# He's not talking to me



## Syzygy (Sep 13, 2013)

I know you've all probably heard this many times, so I appreciate your bearing with me. 

My husband and I were in danger of losing our house due to taxes and I asked my husband to take care of getting things straightened out and getting our house off the 'market.' He waited until the very last minute and we ended up losing our house. That house meant a great deal to me. I had it before he put his name on it and had lived there before he moved in. He doesn't want to talk about it. 

He has a lot of pride and never apologizes, never wants to talk about anything, and thinks I am 'accusing' him of something when I ask him a simple question. I am now at my parents' house and have been here for almost a week. I am trying to get some communication going between us via email and he has either given me one-liner emails or not responded at all.

I know I do things that bother him. I am all for marriage counselling, open communication, compromise, and anything necessary to make the marriage work to our mutual satisfaction. I am rather disappointed that he has not made more of an effort to talk with me. It seems that he thinks I'm going to go back home and drop the subject. We've been dealing with these kinds of issues for some time and I have always forgiven him and given him the benefit of the doubt (bad day, whatever). I wanted to talk about the issue with the house and he wanted to do a radio show with his friends. I asked him if his marriage was more important than a radio show and he refused to answer. I pressed him and he finally said, 'no.' I left for my parents' house that night.

I would actually have reacted differently if he had said that it WAS more important, but needed to do the show and would talk with me right after he was done.

I'm still willing to work this out (some things will have to change, though), but I know I can't force him to talk. I'm wondering what my next move should be.

Thanks very much for reading!


----------



## EleGirl (Dec 3, 2011)

It sounds like your husband is embarrassed/ashamed of his actions losing the house.
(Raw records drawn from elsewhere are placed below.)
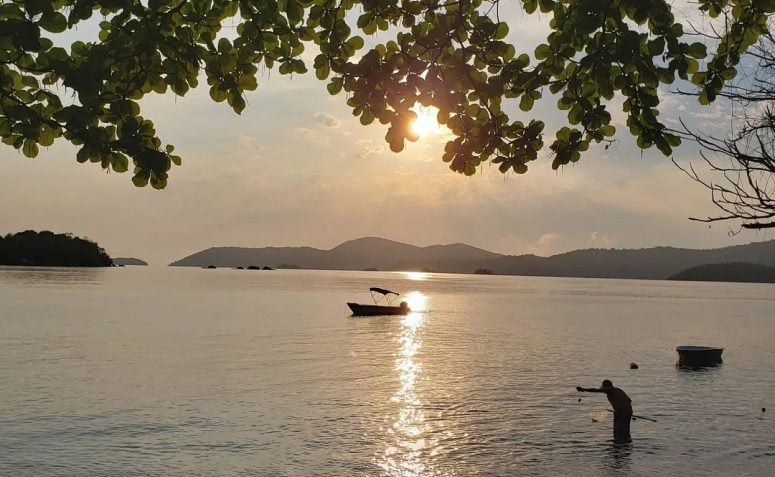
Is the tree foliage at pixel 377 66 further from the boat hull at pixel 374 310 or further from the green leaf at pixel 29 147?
the boat hull at pixel 374 310

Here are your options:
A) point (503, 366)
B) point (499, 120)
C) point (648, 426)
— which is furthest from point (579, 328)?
point (499, 120)

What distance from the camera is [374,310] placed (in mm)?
95062

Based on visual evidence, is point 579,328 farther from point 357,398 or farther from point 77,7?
point 77,7

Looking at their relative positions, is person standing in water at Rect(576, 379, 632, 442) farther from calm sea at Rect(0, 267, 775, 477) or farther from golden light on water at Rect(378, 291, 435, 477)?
golden light on water at Rect(378, 291, 435, 477)

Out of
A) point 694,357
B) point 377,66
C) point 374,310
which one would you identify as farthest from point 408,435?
point 374,310

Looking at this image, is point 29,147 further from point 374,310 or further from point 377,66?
point 374,310

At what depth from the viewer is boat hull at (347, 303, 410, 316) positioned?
9372 cm

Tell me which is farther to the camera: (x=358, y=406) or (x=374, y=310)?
(x=374, y=310)

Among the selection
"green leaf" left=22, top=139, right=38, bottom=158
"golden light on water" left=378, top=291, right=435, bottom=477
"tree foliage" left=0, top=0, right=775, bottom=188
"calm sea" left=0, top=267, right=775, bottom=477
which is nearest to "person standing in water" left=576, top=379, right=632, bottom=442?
"calm sea" left=0, top=267, right=775, bottom=477

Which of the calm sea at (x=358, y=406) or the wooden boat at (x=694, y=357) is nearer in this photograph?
the calm sea at (x=358, y=406)

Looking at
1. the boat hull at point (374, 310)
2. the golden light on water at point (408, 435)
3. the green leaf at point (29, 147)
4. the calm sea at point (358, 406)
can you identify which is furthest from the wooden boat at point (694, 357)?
the boat hull at point (374, 310)

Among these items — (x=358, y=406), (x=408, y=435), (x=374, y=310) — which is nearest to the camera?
(x=408, y=435)

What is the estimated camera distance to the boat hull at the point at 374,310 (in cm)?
9372

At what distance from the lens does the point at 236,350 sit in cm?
5306
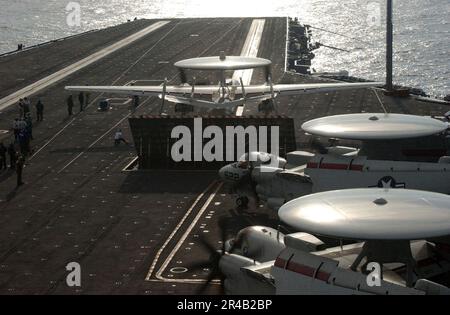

If this is the case, he probably beats himself up more than you ever could on the topic.

When big financial things like this happen it can destroy a marriage. So giving him some space right now with no emotional talks for a while might be a good idea. 

and then you get into counseling on your own to work out how to approach this with him.


----------



## cdbaker (Nov 5, 2010)

Yeah, it sounds like he is really ashamed about losing the house. We guys put a great deal on our shoulders as it relates to needing to feel like a man, and that is an enormous failure on his part that he has likely stressed over for a very long time. Depending on how you've "poked" him about it, I wouldn't be surprised it he would respond short, coldly, or say something like the radio show is more important than his marriage, in anger/frustration.

I agree with EleGirl. I think he could use some space right now, maybe even a degree of support. In a, "I know you are beating yourself up right now. I won't say that you shouldn't be, because this was a pretty darn big deal, but I do want you to know that I still love you and I believe we can recover from this. When you are ready, I'd like to try to tackle some of the communication issues I think we might have that led to this happening, and also talk about how WE can support each other a little better as well, so that you don't have to feel like these kinds of things in the future rest fully on your shoulders alone.

I remember not long ago we needed to book flights/hotel for a wedding out of state, and since I typically am a "deal finder" I volunteered to handle it. At the same time, our finances are tight, income is down, and while I booked the flights, I didn't feel comfortable dipping further into our savings for the $400 hotel bill. So I kept waiting, for checks to come in, maybe a better deal, etc. Her family owed us some money, but I felt terribly uncomfortable having to ask for it. Eventually my wife started asking me if the hotel was taken care of yet. Each time, I'd INSTANTLY feel anger, frustrated that the finances weren't where I wanted them, but she didn't want to be involved in them so the pressure was all on me, yet she would nonchalantly ask me about $400 hotel expenses, which could be much easier taken care of if SHE would start bugging her family about the $500 they owe us, in an irritated voice. I'd tell her I'd take care of it fully intending to just blow the bank and pay for it, but then I'd forget or I'd again not feel comfortable and commit to bugging her family myself. That wouldn't happen, and then she'd ask me a week or two later even more annoyed.

It was several things compounding. 1. I'm a man, I should be able to provide for my family, and the finances aren't allowing me to comfortably do that. So I'm sensitive to that feeling of pending failure. 2. I'm further sensitive to it because I know I volunteered to take care of it, before I realized we'd have a problem with her family not paying us when they were supposed to. 3. I feel very alone in the matter by my wife not wanting to be involved in the finances, yet she's willing to criticize my handling of a major expense. 4. She's not willing to help out by collecting on the debt from HER family.

From her angle, she's wondering why the hell it's taking me so long to pick up the phone and book the hotel. She remembers me telling her I would do it, and that the money wouldn't be a problem (before I knew her family wouldn't pay their debt). If the money isn't a problem, then why can't I call? She knows I'll feel bypassed if she calls instead, and she wants to trust that I will do it, but now feels like I am either lying to her when I say I'll do it, or that she and her needs aren't important enough to me to warrant me taking the few minutes to pick up the phone. She's also unaware of how stressful the financial situation and the collecting of the debt from her family is on me, because I'm a man and men don't like to complain about our personal struggles out of fear of being perceived as weak.

So it's a tough spot. I think my situation is valid, as is hers. In the end, I typed an e-mail to her family telling them to stop *****-footing around and to have a check for me by the end of the week, and I booked the hotel. My wife was annoyed at the tone of my e-mail, but I told her that the drama had gone on long enough and if she wanted to handle it differently, she had the opportunity to do so. I think she respected my position and her family apologized to us both as well.


----------